Missing data for other demographic and epidemiological variables in some patient records may also have introduced bias, as these omissions likely resulted from incomplete documentation or inconsistencies in routine reporting. Furthermore, while Kashan and Aran–Bidgol are geographically part of Isfahan Province, their malaria data are collected and reported independently, and access to those records was not available. This limitation may have led to a slight underestimation of the province’s total malaria burden. Additionally, the retrospective design of the study restricts causal inference and is inherently susceptible to potential recording or reporting errors in archival data. Moreover, data on patients’ prior history of malaria infection were not available, preventing assessment of previous exposure or its influence on relapse or re-infection patterns.
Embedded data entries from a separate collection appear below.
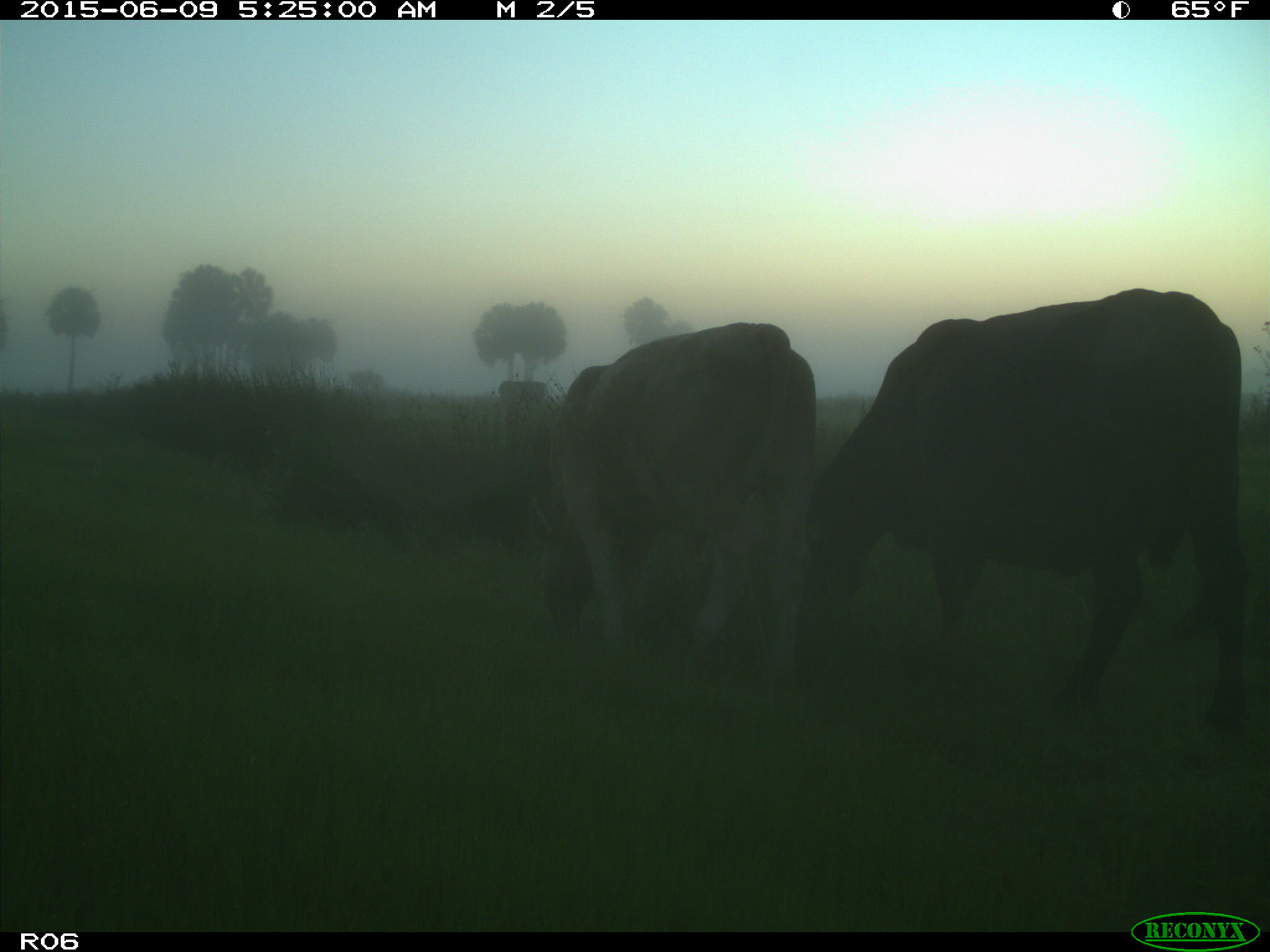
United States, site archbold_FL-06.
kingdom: Animalia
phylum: Chordata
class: Mammalia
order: Artiodactyla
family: Bovidae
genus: Bos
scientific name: Bos taurus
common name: domestic cow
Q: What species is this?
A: Bos taurus (domestic cow).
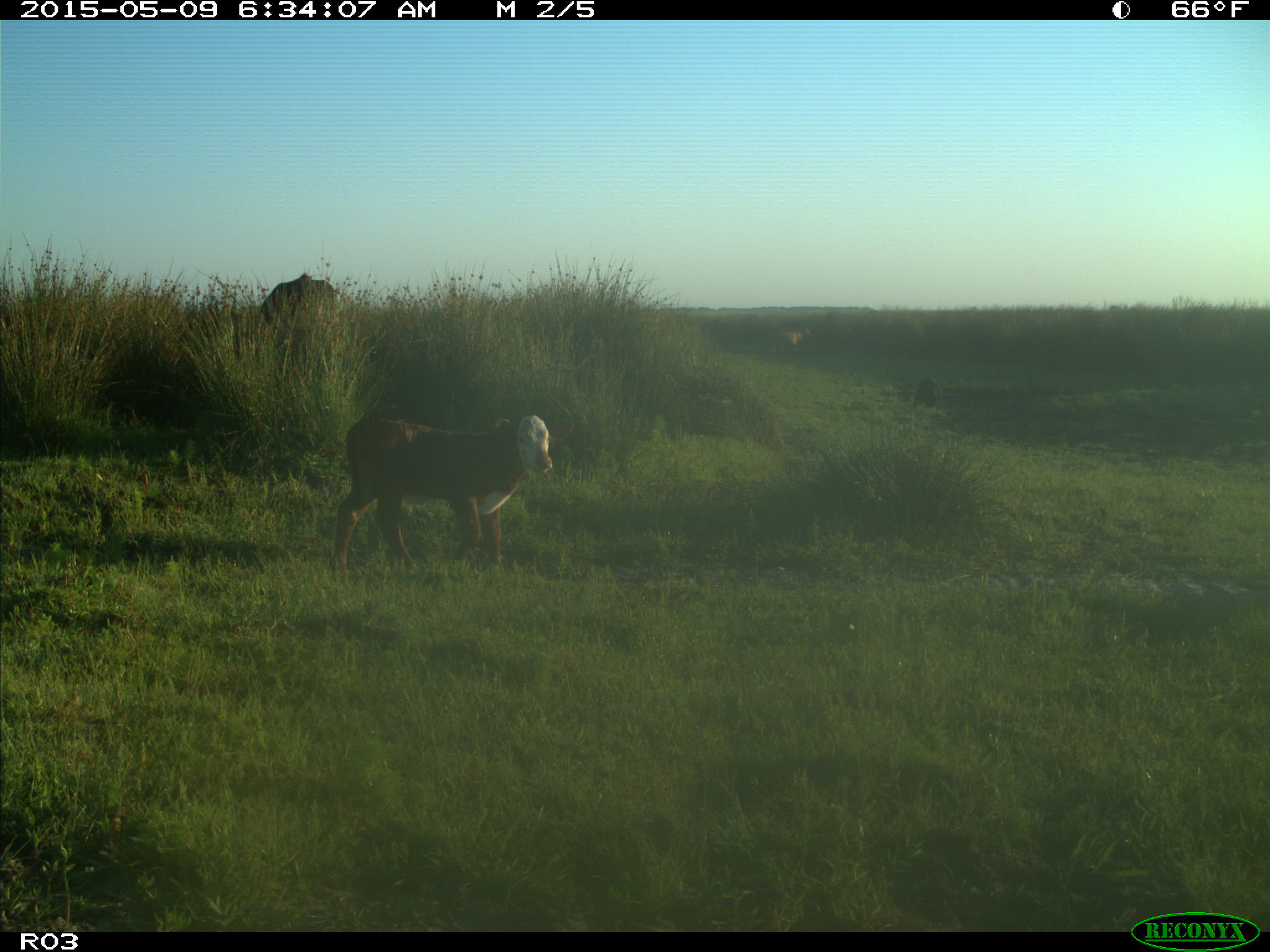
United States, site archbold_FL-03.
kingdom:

Finally, the findings are specific to the studied population and geographic context and should be interpreted cautiously when generalizing to other regions with differing ecological or socio-demographic characteristics.
Conclusion
This retrospective analysis highlights the substantial progress toward malaria control in Isfahan Province, marked by a steady decline in incidence over the past 16 years. Nevertheless, the persistence of imported cases, predominantly among migrant workers, remains the central obstacle to elimination. The epidemiological dominance of P. vivax alongside the clinical severity associated with P. falciparum reinforces the need for species-specific management strategies. Seasonal, geographic, and demographic variations further underline the importance of localized interventions. Sustained elimination will depend on strengthening surveillance in high-risk rural areas, expanding cross-border cooperation, and tailoring public health measures to vulnerable migrant populations.